**** PROVIDED DATA ****
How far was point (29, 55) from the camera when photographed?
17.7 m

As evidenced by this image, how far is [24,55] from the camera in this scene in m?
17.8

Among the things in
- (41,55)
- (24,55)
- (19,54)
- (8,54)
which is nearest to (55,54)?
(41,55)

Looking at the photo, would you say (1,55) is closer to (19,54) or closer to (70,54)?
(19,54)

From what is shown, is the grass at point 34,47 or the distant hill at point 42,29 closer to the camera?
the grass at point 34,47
****
**** PROVIDED DATA ****
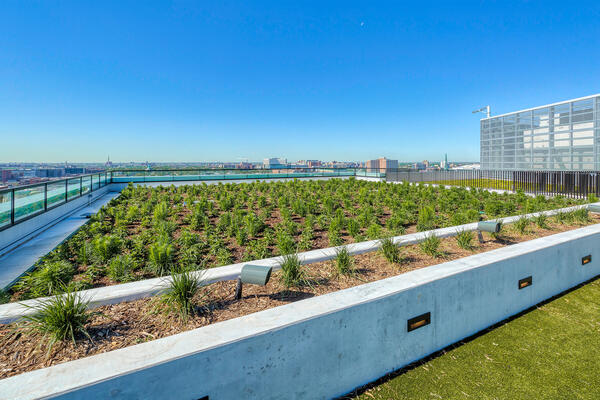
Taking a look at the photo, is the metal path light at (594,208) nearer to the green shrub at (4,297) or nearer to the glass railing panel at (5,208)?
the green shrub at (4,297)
****
**** PROVIDED DATA ****
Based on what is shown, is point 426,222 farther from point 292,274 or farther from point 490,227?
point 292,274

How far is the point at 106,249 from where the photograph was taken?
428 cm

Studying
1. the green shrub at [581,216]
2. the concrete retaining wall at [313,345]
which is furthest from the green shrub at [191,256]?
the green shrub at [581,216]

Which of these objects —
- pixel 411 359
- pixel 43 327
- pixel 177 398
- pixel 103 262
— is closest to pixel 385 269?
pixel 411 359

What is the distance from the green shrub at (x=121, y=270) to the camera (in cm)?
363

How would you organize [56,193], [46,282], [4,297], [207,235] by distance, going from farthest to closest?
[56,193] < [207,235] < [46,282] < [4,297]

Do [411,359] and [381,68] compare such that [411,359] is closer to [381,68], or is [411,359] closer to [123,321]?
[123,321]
****
=== WHAT YOU WILL DO ===
Extract every line of the listing above that contains the word "closest" and copy those lines out.

=== OUTPUT ===
— is closest to pixel 385 269?
How would you organize [56,193], [46,282], [4,297], [207,235] by distance, going from farthest to closest?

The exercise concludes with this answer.